Irréel. Surréel. Digne d’un film de science-fiction. Ne cherchez pas d’autres adjectifs, mieux vaut s’arrêter à ceux là. Les quatre jours que vient de vivre la Lazio sont absolument hors de la réalité. Quatre jours de doutes, de rumeurs, d’indiscrétions, de secrets, pour finalement… rien. Edy Reja était l’entraîneur de la Lazio mercredi matin. Edy Reja est toujours l’entraîneur de la Lazio ce dimanche matin. Entre temps, les fameux quatre jours de grand n’importe quoi, qui ont secoué toute la planète biancoceleste. 96 heures chrono, qui ont abouti sur ces mots, prononcés par le coach de la Lazio en conférence de presse, devant un parterre de journalistes médusés : « Nous avons ponctué cette parenthèse avec la promesse d’essayer de faire le mieux possible ensemble. Mon aventure continue avec la Lazio » . Point. Silence dans la salle. Incompréhension. Tout ce tintamarre pour ça ? Oui. Edy Reja avait seulement besoin d’un peu d’amour. Il en a visiblement reçu. Et tout est bien qui finit bien, avec des bisous, des câlins et des fleurs roses.
Arnaque au mercato
Pour tout comprendre, il faut remonter à dimanche dernier. La Lazio, qui vient de perdre en Europa League face à l’Atletico Madrid (1-3), se déplace à Palerme, avec une équipe totalement remaniée à cause des blessés et des suspendus. Fatigue morale et physique, réussite qui fuit, la soirée est un véritable cauchemar. Les Romains s’inclinent 5-1, leur pire défaite depuis 2007. Mardi matin, le président Lotito, accompagné de son fidèle acolyte Igli tare, tels Minus et Cortex, se présente au centre d’entraînement de Formello. Et là, ça pète. Reja est réprimandé pour ses choix tactiques, mais aussi pour sa constante référence au fait que le mercato hivernal n’ait pas été celui qu’il aurait voulu. En effet, Reja avait demandé des renforts, notamment pour palier aux nombreuses blessures.

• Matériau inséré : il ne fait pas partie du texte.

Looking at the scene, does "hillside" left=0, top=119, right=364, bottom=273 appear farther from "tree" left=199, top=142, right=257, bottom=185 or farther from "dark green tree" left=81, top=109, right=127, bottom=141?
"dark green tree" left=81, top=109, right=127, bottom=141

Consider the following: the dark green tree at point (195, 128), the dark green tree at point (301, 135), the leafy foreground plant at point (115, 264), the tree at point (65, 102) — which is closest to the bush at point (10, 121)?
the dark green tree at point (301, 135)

Les dirigeants, après lui avoir promis Honda et même Nilmar, lui ôtent finalement Djibril Cissé et Sculli, lui offrant le très modeste Candreva. Alors, à chaque défaite de la Lazio, Reja se fait un malin plaisir d’appuyer là où cela fait mal. « Dommage que le mercato ne m’ait pas permis de remplacer les absents par des joueurs du même calibre » assure-t-il après le revers contre le Genoa (3-2), avant de se montrer ironique après la défaite contre l’Atletico Madrid : « J’espère pouvoir obtenir quelques renforts au mercato de mars » . Toutes ces piques finissent par irriter Tare, le directeur sportif, qui lui fait savoir lors de ce colloque à trois. La réunion se termine dans une ambiance plutôt froide. C’est tout ? Non, évidemment. Le lendemain, à 14h, le couperet tombe. Edy Reja démissionne de son poste d’entraîneur de la Lazio.

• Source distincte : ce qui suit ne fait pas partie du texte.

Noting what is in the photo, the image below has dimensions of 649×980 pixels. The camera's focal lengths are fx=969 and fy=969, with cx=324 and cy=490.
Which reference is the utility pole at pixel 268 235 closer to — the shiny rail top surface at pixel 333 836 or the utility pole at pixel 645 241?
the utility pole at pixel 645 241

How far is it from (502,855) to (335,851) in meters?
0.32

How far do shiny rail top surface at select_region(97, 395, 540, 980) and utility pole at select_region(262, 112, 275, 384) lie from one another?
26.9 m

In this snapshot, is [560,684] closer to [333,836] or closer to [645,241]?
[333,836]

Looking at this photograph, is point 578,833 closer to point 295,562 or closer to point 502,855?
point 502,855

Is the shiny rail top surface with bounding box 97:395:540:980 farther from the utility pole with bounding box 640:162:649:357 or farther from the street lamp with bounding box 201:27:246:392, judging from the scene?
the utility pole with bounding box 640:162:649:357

Gigi De Canio dans les starting-blocks
Une démission à quelques heures d’un départ pour l’Espagne, où la Lazio doit jouer son match retour contre l’Atletico Madrid : voilà de quoi prendre tout le monde de court. Le club, pris au dépourvu, refuse illico la démission. Il faut dire que c’est déjà la troisième fois en deux ans que le vieux Edy fait le coup. Mais cette fois-ci, il semble déterminé. Du coup, Reja, presque sous la contrainte, part avec ses joueurs pour Madrid. Le soir, en conférence d’avant-match, il refuse de parler de cette affaire, et se contente uniquement de parler d’une « divergence d’opinion » . Le match passe totalement au second plan, la Lazio est battue 1-0 par les Colchoneros, avec la tête ailleurs. A la fin du match, le technicien laisse encore tout le monde dans l’attente. « Dormons tranquille, et nous règlerons tout ça demain » . Tu parles.

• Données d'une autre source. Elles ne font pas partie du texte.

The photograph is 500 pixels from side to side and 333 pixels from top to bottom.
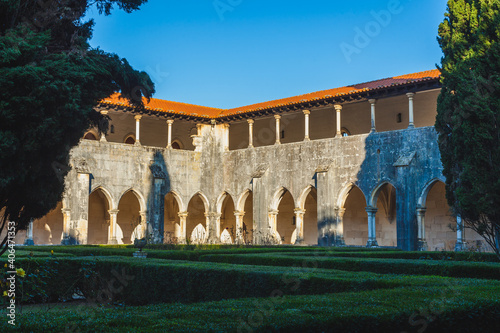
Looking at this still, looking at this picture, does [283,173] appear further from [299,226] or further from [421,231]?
[421,231]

Le lendemain, vendredi, rien de neuf à l’horizon. Ou presque. L’équipe rentre à Rome, tandis que les rumeurs pullulent dans la presse italienne. On parle d’Alberto Bollini, le coach de la Primavera, pour remplacer Reja. Puis de Simone Inzaghi. Et enfin de Gigi De Canio, qui semble la piste la plus plausible. Et cela se confirme lorsque le président Lotito passe deux heures dans son bureau avec l’ancien coach de Lecce, pour lui proposer d’entraîner la Lazio jusqu’au mois de juin. Ce dernier accepte. Et pendant ce temps, dans un paradoxe total, Reja dirige l’entraînement d’une équipe qui, mine de rien, doit défendre sa troisième place au classement deux jours plus tard, contre la Fiorentina. Un joli bordel.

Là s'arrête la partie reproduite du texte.